→ **TRY IT**: Rewrite the records as a JSON list of strings, one string per line, from the start of the records through the line containing "3 PINK and GREEN", with both ends included and any blank lines left out. Omit the pictures and include only the text of those lines.

----------------------------------------

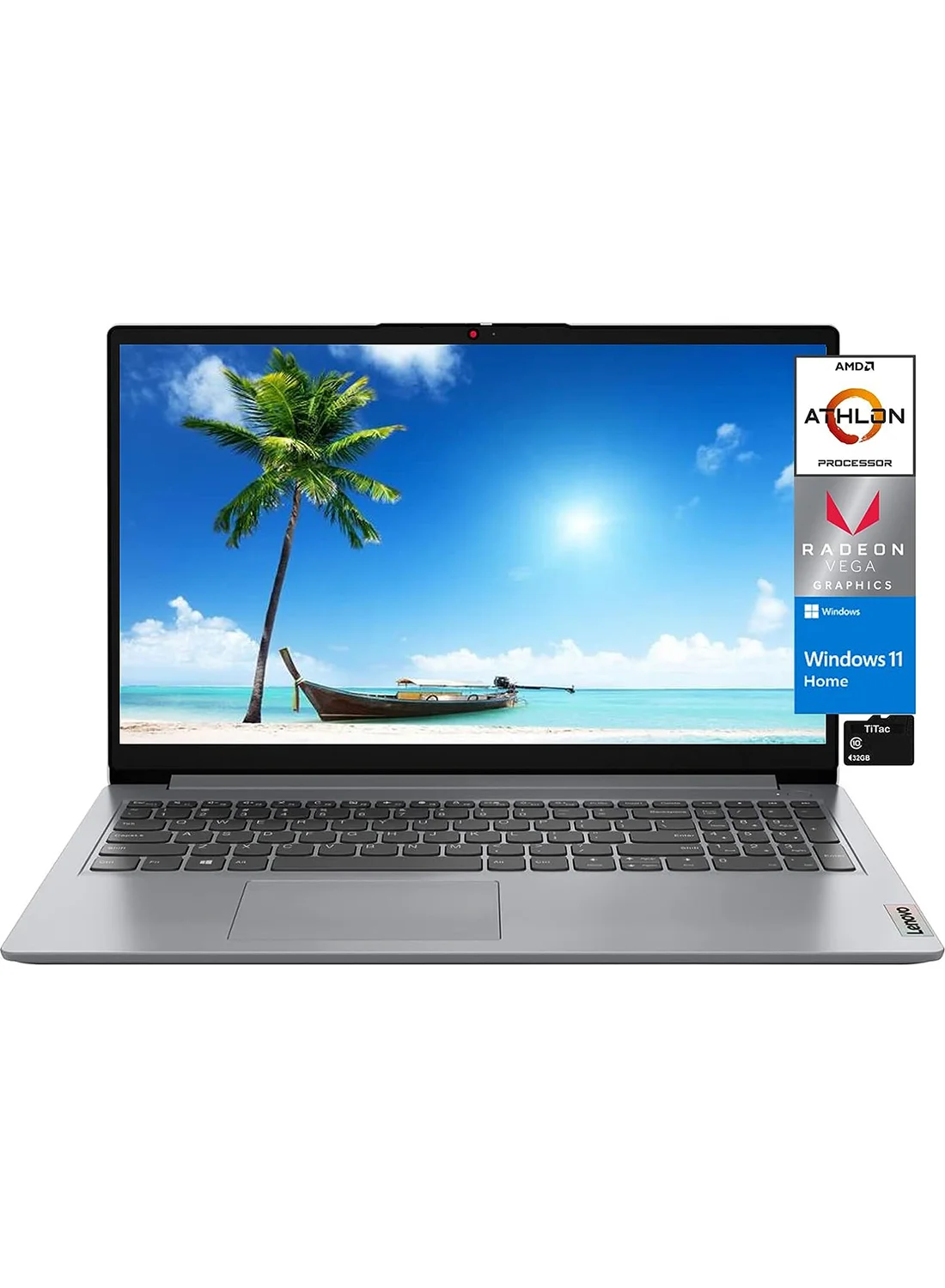 Premium 14-Inch HD Laptop, Intel Celeron Processor, 4GB RAM, 128GB SSD, Windows 11 Home, English/Arabic Keyboard (Cloud Grey) tv1z6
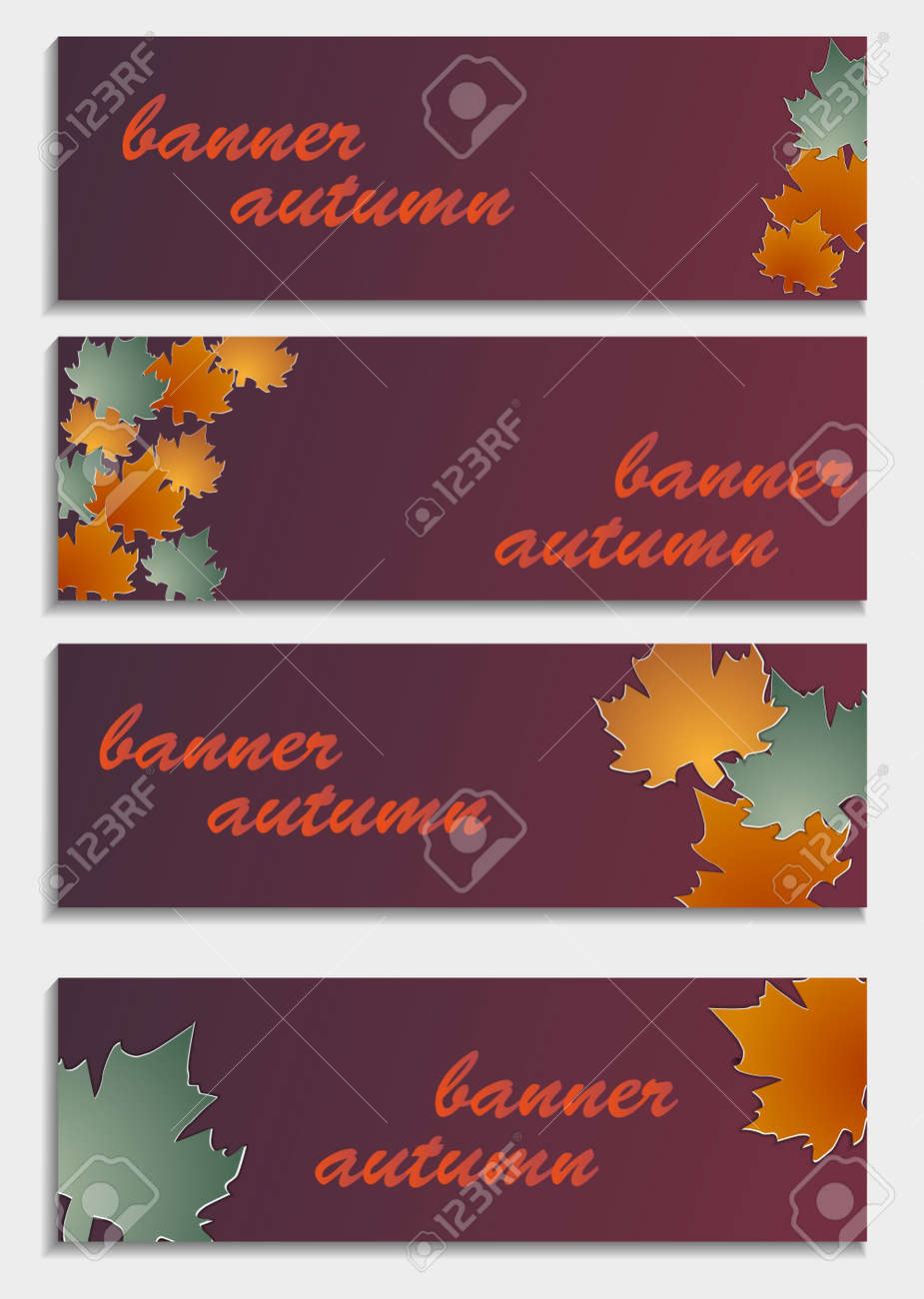 Insieme Delle Bandiere Orizzontali Con Foglie Di Autunno 3d Isolato Su Priorità Bassa Elegante Carta Da Parati Astratta Alla Moda Bellissimo Invito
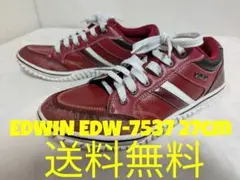 エドウィン スニーカー EDW-7537 EDWIN 軽量 レッド 27cm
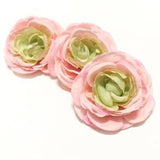 3 PINK and GREEN Artificial Ranunculus - 4 Inches - Artificial Flowers, DIY Wedding, Flower Crowns, Silk Flowers, Bouquet, Millinery, Tutu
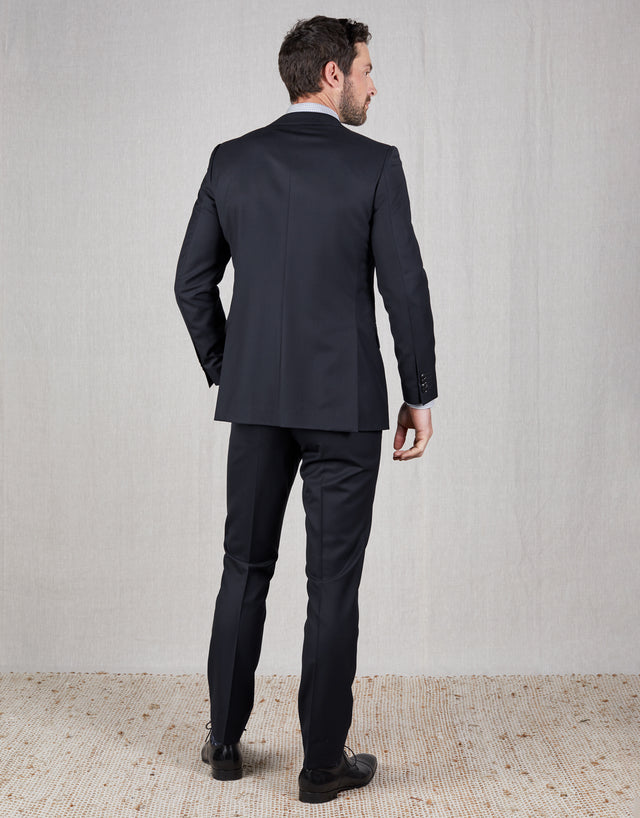 Cooper Navy Herringbone Two Trouser Suit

----------------------------------------

→ **SOLUTION**:
[
  " Premium 14-Inch HD Laptop, Intel Celeron Processor, 4GB RAM, 128GB SSD, Windows 11 Home, English/Arabic Keyboard (Cloud Grey) tv1z6",
  " Insieme Delle Bandiere Orizzontali Con Foglie Di Autunno 3d Isolato Su Priorità Bassa Elegante Carta Da Parati Astratta Alla Moda Bellissimo Invito",
  " エドウィン スニーカー EDW-7537 EDWIN 軽量 レッド 27cm",
  " 3 PINK and GREEN Artificial Ranunculus - 4 Inches - Artificial Flowers, DIY Wedding, Flower Crowns, Silk Flowers, Bouquet, Millinery, Tutu"
]